Ryan
I lost a friend this summer, very suddenly. He was a phenomenal man. His name was Ryan.
I first met Ryan was I was around 14 and my dad brought him with us to a Twiddle concert after meeting him months prior and discovering they were from the same small upstate New York town.
It must have been fate! What a small world it is we live in.
Since, Ryan would be at my house when I would get off the school bus, talking to my dad, bonding over the Grateful Dead. He was a Dead Head to his core.
He would play disc golf with my parents. He was a pleasure to be around.
Then, on July 10, 2022 he passed very suddenly. After 6 years of being a dear friend to my family and I he was gone.
I remember coming home from work that afternoon. There was a sense of somber, tears wiped onto our teeshirt sleeves as we shared stories with one another of Ryan.
I can recall driving to his funeral, in a Grateful Dead shirt like most of his other friends were.

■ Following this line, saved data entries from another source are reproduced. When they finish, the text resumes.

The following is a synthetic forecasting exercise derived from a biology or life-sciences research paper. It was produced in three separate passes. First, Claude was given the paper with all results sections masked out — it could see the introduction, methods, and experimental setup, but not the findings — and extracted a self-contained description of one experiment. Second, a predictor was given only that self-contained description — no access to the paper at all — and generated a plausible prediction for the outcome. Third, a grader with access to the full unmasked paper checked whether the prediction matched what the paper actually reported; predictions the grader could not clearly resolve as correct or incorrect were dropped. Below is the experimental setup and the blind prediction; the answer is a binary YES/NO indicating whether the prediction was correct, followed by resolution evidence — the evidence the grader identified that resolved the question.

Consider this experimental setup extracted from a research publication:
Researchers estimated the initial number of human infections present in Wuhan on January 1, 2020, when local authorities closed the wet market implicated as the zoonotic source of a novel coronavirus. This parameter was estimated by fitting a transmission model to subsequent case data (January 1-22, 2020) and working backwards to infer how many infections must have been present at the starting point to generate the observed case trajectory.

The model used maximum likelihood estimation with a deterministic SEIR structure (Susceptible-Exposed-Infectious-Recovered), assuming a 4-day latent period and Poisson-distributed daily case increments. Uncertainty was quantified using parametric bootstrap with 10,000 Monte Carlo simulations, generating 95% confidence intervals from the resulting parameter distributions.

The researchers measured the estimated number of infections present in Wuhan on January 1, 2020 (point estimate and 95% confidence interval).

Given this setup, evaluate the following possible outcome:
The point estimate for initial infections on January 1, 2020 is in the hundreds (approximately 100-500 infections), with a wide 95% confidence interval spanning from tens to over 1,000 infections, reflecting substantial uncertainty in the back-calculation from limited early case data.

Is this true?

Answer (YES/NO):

I shuffled my Grateful Dead playlist, “Black Muddy River” blared through my speakers. Then, “Brokedown Palace” and “Sing Me Back Home” played.
It felt as if he had handpicked the songs for my drive to the funeral home and sing him back home I did.
The Perfect Pendant
In February, my boyfriend got me a Grateful Dead pendant. It had a gorgeous sunflower, steal your face millie within a purple orb and an opal sat at the top of the pendant. I wore it everyday, everywhere. It quickly became my favorite piece of jewelry.

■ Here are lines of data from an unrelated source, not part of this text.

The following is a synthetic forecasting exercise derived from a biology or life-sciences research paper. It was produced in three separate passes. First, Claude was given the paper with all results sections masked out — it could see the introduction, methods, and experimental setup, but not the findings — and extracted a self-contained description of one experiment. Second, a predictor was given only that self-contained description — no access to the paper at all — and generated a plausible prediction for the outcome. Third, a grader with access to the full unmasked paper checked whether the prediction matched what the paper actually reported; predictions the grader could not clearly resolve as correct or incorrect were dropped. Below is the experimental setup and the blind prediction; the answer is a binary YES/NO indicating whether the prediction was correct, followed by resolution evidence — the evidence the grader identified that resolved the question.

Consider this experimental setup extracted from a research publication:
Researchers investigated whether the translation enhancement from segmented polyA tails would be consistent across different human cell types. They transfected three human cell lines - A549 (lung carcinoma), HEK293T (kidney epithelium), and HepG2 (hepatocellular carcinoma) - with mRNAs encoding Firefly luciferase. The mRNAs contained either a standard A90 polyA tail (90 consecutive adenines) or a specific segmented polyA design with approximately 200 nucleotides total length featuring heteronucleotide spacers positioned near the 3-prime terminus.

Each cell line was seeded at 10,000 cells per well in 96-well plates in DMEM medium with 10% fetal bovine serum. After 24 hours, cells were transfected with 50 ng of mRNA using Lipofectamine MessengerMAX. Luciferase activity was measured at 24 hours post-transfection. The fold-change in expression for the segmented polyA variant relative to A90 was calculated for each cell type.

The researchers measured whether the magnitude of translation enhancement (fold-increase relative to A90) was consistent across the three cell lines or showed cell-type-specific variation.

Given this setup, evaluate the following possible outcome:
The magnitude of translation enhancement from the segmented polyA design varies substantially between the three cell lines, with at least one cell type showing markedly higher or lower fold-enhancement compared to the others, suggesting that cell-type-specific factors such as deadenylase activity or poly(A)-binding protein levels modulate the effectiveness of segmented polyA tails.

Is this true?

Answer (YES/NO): NO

It was remarkably perfect.
When I would look at the pendant I could practically hear how excited Ryan would be, telling me how much he loved it.
This weekend, I lost my dear pendant in a strangers lawn. I searched on my hands and knees for an hour looking for it with no relief. I returned to my dorm empty handed.

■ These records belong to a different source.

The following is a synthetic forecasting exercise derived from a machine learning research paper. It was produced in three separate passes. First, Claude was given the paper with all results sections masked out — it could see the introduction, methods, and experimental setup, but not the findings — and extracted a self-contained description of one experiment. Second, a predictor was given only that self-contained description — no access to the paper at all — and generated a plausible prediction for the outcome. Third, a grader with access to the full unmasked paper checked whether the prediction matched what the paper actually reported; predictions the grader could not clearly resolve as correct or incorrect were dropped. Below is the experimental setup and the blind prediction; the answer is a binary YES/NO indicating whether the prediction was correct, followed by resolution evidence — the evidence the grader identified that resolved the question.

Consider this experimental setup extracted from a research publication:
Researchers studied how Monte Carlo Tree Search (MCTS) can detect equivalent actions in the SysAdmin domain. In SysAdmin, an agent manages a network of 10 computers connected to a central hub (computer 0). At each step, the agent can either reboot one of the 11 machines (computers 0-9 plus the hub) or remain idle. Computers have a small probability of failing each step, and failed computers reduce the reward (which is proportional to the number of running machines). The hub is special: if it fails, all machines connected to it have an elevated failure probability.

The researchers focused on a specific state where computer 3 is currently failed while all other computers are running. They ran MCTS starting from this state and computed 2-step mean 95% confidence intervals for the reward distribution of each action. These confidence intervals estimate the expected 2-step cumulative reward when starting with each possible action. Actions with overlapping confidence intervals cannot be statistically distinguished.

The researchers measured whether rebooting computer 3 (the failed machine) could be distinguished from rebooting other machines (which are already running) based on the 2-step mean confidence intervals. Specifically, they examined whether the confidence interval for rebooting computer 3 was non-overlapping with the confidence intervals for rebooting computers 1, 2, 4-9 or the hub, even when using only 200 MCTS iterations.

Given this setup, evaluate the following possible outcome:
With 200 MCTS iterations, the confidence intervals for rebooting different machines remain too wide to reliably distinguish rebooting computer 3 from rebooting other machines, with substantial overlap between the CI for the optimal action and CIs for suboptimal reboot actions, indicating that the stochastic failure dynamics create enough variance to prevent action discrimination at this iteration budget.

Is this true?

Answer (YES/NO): NO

As I sat and thought about other jewelry I had lost I thought of the message that once a piece of jewelry leaves you it is because it can no longer serve you. It must serve someone else.
I cannot possibly fathom that the pendant is anywhere else than stepped on and pushed into the soft ground. It now belongs to the earth, to Ryan.
So, I declare my perfect pendant a gift to a dear friend of mine who was taken far too soon.